One of the benefits of a career in massage therapy is the number and variety of opportunities you have perform bodywork. Some licensed massage therapists (LMTs) choose to specialize over the lifetime of their careers and some have a practice that ranges in every way possible.
In this series we will discuss the range of environments, specifically, in which you can practice massage therapy. The previous article addressed franchise massage jobs.
This article will address what it is like to be a spa and resort massage therapist.
Going to Work for a Spa or Resort as a Massage Therapist
First, we should acknowledge the sheer range of types of spas and resorts. Please apply the following information loosely, as these massage establishments vary greatly from one to another.
Spa describes a commercial establishment that provides health and beauty treatments. The types of treatments may vary greatly. These days, with the general acceptance of massage therapy, most spas offer some type of therapeutic touch.
Milk + Honey Spa is an example of a spa that offers a full menu of services.
Resort is a often a recreation or vacation destination. Depending on the type of resort it is, it may not offer spa services or may have a very specified or limited menu.
For example, Great Wolf Lodge near Fort Worth, Texas, features spa services designed to attract children. Jellystone Park is a resort, but is largely centered on outdoor activities and camping-style recreation.
Luxury resorts, on the other hand, are sure to have a spa with a full menu of massage services – more about that in a moment.
Spas and resorts can also be franchises. You can learn more about working for franchise massage establishments in our previous article.
Again, The Work is Not That Different at a Spa or Resort
A typical work day at the average spa or resort will not unlike your day in another massage environment – including that of a franchise massage therapist.

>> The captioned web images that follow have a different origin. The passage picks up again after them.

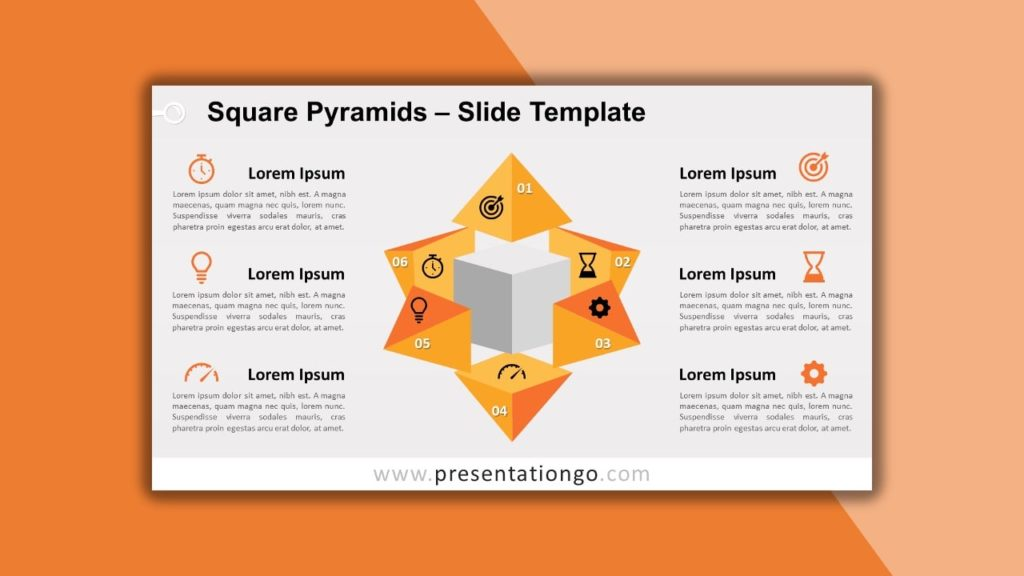 Free Square Pyramid for powerpoint and google slides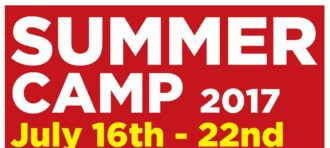 SUMMER CAMP 2017 – For DKV Binus Student only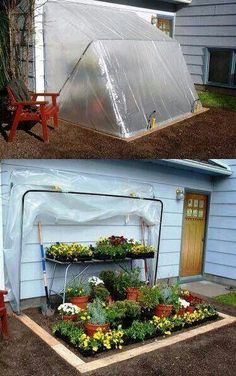 coool! need to do this for the back garden area
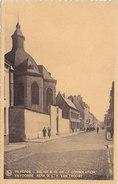 Vilvorde - Kerk OLV Van Troost - Eglise ND De La Consolation (A. Durr) - Vilvoorde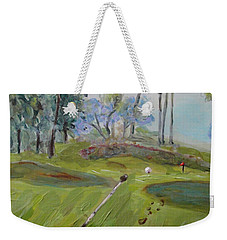 Weekender Tote Bag featuring the painting Golfing At Monarch by Maria Langgle
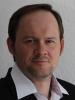 Profilbild von  Internet / Direktmarketing Spezialist - SEA SEM Pro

You will be expected to be professional, to follow the hygiene standards of any other massage therapist and to maintain your certification, keep up with your continuing education requirements and carry insurance.

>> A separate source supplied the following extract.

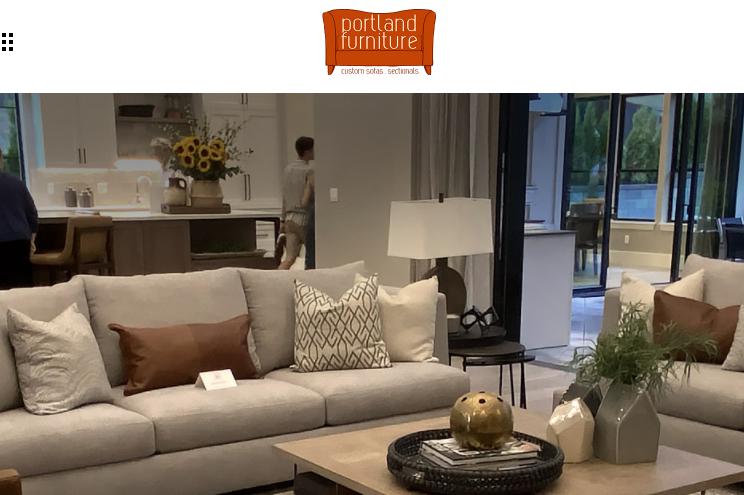 Portland FurnitureFurniture Stores in Portland, OR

You are still a massage therapist first, no matter the venue in which you practice.
So What Is Different about Spas and Resorts?
There are at least three things that are different at a spa establishment and often at a resort, as well. They include the emphasis on relaxation and luxury services, the volume of new versus returning clients and the potentially added responsibility of service and product sales.
First, spas and resorts often focus on luxury relaxation services. This may extend beyond the atmosphere to mean massage services performed include any range of upgrades from aromatherapy and hot towels to scrubs, compresses and soaks.
Additionally, it is important to note that the massage client you work with in spa and resort establishments is unlikely to return to you regularly for bodywork. This means you won’t be able to treat chronic pain, for example, that requires multiple massage visits over time.
Between the nature of the client-base and the focus on luxury services, many spa and resort massage services are focused on maximizing relaxation.
Whether or not a focus on relaxation services is a benefit of working at a spa will depend on the massage therapist.
Finally, the spa and resort massage therapist is often paid commissions and may be asked to push products to their clients. These products might include upgrades from services like hot stones to products the client could take home like skin moisturizers.
Whether or not these types of sales are a downside to a spa or resort massage therapist, again, will depend on the therapist.